### What to work on:
1. From the Excel VBA Shell and Wait thread, list each problem the poster marks with a dash as something they are having trouble with.
2. In the rows, copy out the lines starting at the line that contains "Which is nearest" and ending at the line that contains "In the photograph, does". Include both of those lines, and omit any pictures.

# Excel VBA Shell and Wait



## jgspencer (Apr 10, 2009)

I need help with some code regarding shell and wait. I am trying to write a shell that triggers a .exe file and regrinds hours in the POS system that my restaurants use. I need to have the startdate equal the cell in Sheet 1 Cell A1 and then go back to Monday and stop before Sunday. A few things I am having trouble with:

-How do I set the startdate to equal that cell and format the start date to "yyyyddmm" and run the .exe file to loop from startdate to Monday and stop before Sunday.
-If the file does not exist, how do I handle the error so the loop continues.
-Also, I need it to also incorporate a shell and wait that will not continue to the next step of code until the shell has finished but to stop running after 3 minutes if the shell does not complete the task.

I have read about the shell and wait function but I don't really understand it that much. Here is what I have so far even though it's not much:

Sub GndHours()

On Error GoTo GndErr

Dim RetVal
RetVal = Shell("C:\aloha\bin\grind.exe /date yyyyddmm")

ExitHere:
Exit Sub

GndErr:
Select Case Err.Number
Case Else
Resume ExitHere
End Select
End Sub

Your help will be much appreciated.


----------

### Records to use:
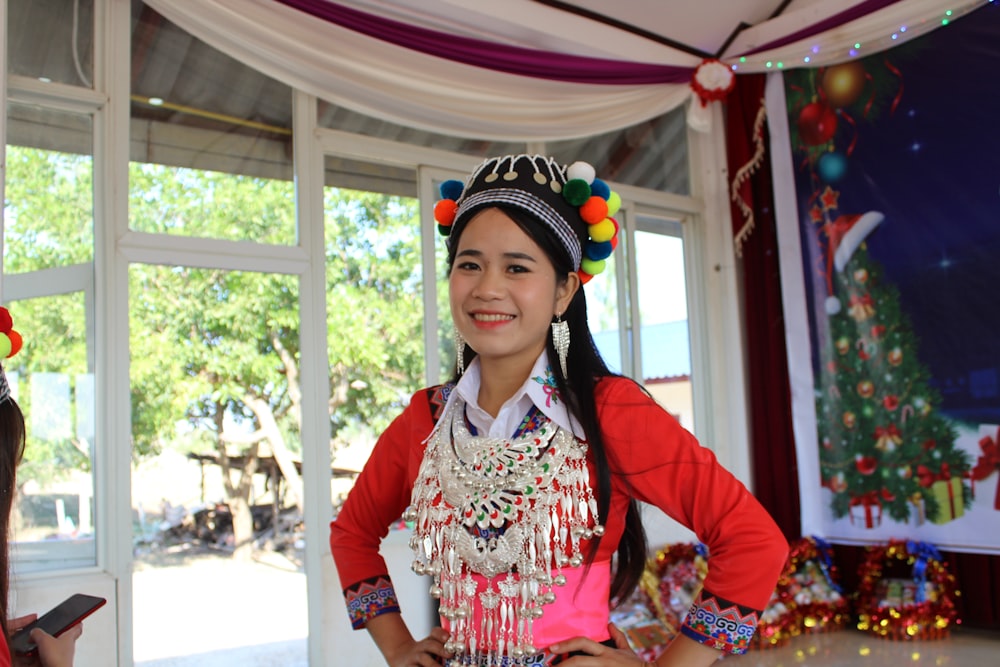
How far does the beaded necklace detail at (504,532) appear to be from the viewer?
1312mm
* * *
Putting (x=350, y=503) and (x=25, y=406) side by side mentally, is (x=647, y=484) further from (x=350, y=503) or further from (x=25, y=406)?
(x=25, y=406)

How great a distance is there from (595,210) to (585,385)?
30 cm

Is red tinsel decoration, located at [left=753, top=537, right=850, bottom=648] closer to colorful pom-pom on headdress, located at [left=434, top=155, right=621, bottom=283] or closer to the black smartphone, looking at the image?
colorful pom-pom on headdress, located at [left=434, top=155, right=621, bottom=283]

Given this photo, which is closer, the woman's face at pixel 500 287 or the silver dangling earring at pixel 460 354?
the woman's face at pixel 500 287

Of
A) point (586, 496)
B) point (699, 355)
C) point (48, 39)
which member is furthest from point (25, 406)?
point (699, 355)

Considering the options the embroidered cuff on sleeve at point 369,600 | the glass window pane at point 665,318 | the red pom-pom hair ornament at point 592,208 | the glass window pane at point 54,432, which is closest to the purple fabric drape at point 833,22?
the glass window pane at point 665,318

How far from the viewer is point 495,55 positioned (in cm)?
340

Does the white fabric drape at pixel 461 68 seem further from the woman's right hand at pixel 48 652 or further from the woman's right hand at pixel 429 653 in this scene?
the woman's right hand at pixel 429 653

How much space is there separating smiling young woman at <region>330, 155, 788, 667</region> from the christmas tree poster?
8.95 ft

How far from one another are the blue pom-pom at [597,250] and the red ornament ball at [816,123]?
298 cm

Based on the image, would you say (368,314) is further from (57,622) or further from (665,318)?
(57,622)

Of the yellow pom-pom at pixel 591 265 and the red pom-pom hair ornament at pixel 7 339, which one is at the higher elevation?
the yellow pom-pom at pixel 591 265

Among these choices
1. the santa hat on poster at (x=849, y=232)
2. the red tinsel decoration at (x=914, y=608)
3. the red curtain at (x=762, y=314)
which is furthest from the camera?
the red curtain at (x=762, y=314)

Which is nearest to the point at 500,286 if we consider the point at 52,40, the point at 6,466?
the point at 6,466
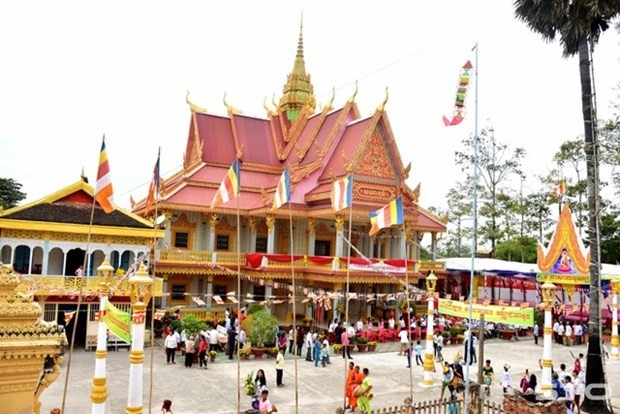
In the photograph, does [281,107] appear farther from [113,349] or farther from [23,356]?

### Answers provided:
1.
- Setting the start date to equal the cell, formatting it as "yyyyddmm", and running the .exe file in a loop from the start date to Monday, stopping before Sunday.
- Handling the error when the file does not exist so that the loop continues.
- Adding a shell and wait that holds the code until the shell has finished, but stops running after 3 minutes if the shell does not complete the task.

2.
Which is nearest to the point at 500,286 if we consider the point at 52,40, the point at 6,466?
the point at 6,466
In the photograph, does [281,107] appear farther from [113,349] or farther from [23,356]?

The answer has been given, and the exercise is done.